Alors que les marchés pétroliers sont en pleine mutation, de nouveaux (dés-)équilibres économiques et géopolitiques apparaissent :

– les États-Unis, et plus précisément les producteurs de pétrole non-conventionnel, sont devenus le nouveau producteur pivot sur les marchés mondiaux. Le cycle d’investissement y est très court (moins d’un an contre 5 ans en moyenne dans le pétrole conventionnel) et très réactif au marché. De plus, la récente chute des cours a entrainé une forte réduction des coûts et une optimisation de la production. Aussi, la moindre remontée des cours sur les années à venir verrait une reprise majeure de la production américaine comme a pu le souligner le dernier rapport de l’Agence Internationale de l’Energie.

– Les entreprises américaines du secteur pétrolier et gazier se sont particulièrement endettées ces dernières années, alors que les cours dépassaient 100$. La dette obligataire high yield émise par ces producteurs seraient passées de 90 à près de 300 milliards de dollar USD entre 2012 et fin 2015. Alors que les défaillances d’entreprises du secteur augmentent, certains acteurs pétroliers américains sont en grande difficulté. Si les grandes banques américaines montrent une exposition modérée à la dette du secteur énergétique américain, elles ont sensiblement augmenté les provisions liées à ce secteur dans la crainte d’une baisse durable des cours et de défaillances en cascade. Au niveau local, plusieurs banques seraient particulièrement exposées, en Louisiane et au Texas notamment. De plus, un certain nombre d’entités et projets récemment défaillants étaient détenus par des fonds de private equity directement liés à des fonds de pension du sud des Etats-Unis. De nombreux analystes du secteur craignent que cette chute des cours, parce qu’elle touche un éventail très large des acteurs financiers américains, ne soit à l’origine d’une crise de la dette d’un secteur-clé de l’économie aux Etats-Unis.

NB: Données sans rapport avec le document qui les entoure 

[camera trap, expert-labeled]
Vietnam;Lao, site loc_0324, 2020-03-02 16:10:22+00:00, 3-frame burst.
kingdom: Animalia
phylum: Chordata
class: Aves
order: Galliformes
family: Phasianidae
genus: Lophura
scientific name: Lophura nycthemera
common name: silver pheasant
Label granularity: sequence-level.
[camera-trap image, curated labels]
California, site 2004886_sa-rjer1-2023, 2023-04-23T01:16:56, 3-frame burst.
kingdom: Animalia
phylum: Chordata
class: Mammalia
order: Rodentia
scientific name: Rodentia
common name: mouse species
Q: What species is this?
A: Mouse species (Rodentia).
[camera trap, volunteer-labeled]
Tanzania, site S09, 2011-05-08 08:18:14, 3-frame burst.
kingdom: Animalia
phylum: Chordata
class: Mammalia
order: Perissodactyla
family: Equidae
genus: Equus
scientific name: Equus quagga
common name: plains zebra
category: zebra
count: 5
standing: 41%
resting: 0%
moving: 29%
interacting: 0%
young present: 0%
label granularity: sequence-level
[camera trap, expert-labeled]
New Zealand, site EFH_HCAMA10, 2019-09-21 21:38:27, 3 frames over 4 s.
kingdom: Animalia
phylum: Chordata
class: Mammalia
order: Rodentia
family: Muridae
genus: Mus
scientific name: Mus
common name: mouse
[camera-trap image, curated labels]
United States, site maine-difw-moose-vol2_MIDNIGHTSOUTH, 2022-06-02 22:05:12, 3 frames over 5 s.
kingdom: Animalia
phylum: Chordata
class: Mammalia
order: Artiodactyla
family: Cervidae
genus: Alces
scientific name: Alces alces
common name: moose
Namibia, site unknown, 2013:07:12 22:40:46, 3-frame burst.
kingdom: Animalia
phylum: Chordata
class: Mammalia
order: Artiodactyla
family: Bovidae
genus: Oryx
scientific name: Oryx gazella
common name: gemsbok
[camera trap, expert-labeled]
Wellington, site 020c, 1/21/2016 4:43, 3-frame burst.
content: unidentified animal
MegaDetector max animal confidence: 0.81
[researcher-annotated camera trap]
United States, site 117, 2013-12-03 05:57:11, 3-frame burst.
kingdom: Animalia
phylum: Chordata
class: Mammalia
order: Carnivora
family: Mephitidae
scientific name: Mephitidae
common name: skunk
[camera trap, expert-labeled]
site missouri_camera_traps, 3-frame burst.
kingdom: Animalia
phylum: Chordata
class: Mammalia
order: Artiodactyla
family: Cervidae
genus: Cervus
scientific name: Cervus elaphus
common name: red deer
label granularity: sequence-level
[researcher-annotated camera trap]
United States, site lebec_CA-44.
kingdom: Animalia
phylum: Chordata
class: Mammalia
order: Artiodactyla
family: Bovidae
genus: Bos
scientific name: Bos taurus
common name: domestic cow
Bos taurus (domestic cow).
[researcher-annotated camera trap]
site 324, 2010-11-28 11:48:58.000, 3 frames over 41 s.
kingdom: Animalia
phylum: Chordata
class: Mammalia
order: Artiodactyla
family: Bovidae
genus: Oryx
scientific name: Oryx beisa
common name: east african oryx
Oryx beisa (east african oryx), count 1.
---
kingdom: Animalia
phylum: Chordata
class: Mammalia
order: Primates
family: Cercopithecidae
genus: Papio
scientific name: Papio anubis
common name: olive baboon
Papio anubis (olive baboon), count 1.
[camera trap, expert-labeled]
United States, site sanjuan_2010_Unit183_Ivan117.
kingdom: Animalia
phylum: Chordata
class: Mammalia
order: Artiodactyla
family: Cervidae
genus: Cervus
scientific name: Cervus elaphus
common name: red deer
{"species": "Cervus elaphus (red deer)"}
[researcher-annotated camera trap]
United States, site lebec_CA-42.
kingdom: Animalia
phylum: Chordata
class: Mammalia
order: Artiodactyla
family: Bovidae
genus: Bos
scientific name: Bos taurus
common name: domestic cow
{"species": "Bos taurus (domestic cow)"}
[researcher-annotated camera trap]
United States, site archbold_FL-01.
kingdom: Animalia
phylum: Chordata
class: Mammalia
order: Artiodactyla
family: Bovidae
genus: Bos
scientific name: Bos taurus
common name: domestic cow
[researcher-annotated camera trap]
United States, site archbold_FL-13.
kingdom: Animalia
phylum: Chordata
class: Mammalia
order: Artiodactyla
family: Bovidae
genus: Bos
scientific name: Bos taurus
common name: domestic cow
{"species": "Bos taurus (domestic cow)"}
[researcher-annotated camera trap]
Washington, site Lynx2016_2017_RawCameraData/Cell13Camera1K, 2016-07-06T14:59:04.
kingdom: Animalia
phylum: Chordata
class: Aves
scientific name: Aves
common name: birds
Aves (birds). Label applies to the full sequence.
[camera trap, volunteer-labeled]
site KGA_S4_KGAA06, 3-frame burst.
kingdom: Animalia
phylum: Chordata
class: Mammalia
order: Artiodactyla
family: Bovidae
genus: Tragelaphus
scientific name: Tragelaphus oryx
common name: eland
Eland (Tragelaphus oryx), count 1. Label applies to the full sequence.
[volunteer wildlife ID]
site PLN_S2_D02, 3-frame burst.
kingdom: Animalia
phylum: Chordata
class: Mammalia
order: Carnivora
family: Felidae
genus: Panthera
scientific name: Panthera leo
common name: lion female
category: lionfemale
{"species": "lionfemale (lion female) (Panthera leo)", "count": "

– L’hégémonie de l’Arabie Saoudite, monarchie sunnite, au sein de l’OPEP et son rôle au Moyen-Orient sont aujourd’hui remis en cause par le retour de l’Iran, république chiite, sur la scène internationale. L’accord récent entre la Russie et l’Arabie Saoudite en vue de maintenir leur production pétrolière au niveau (record) de janvier laisse se dessiner un nouvel axe entre Moscou et Riyad. Face à cela, Téhéran, qui cherche à regagner des parts de marché pétrolier depuis la fin de l’embargo, écarte jusqu’ici tout accord avec d’autres pays de l’OPEP. Au-delà de ce rééquilibrage régional, l’Arabie Saoudite doit faire face à des risques de profondes instabilités internes, comme autant de signes avant-coureurs d’un printemps saoudien. D’une part l’Arabie Saoudite pourrait connaître un ralentissement marqué de son activité, les fonds souverains du royaume, financeurs de premier plan de l’économie saoudienne, ayant vu leurs réserves fondre depuis la chute des cours du pétrole. D’autre part elle doit faire face à un chômage préoccupant (12%), notamment chez les jeunes (30% des 18-24 ans). Longtemps, le secteur public a été la variable d’ajustement utilisée pour réduire le chômage et redistribuer la rente pétrolière (il y aurait ainsi environ 2 millions de fonctionnaires saoudiens). Mais aujourd’hui, l’Etat n’a plus les moyens d’absorber ainsi le chômage et ceci est d’autant plus préoccupant que la population y est jeune, que l’Arabie compte 2 millions de 15-19 ans et que chaque année 400 000 saoudiens atteignent l’âge de travailler.

Les questions pétrolières, qu’elles soient économiques ou géopolitiques, devraient occuper le devant de la scène politique au cours des années à venir. Le constat qui vient d’être fait invite : i) à accélérer la transition énergétique en France et en Europe (amélioration du mix énergétique, réduction des subventions aux énergies fossiles, soutien au développement d’énergies renouvelables) afin de réduire l’empreinte écologique de nos économies et de réduire notre dépendance aux énergies fossiles importées, et ii) à renforcer la diplomatie et la stratégie d’influence de la France au Proche et Moyen-Orient, à l’heure où des millions de réfugiés fuient Daech et les Etats faillis de la région.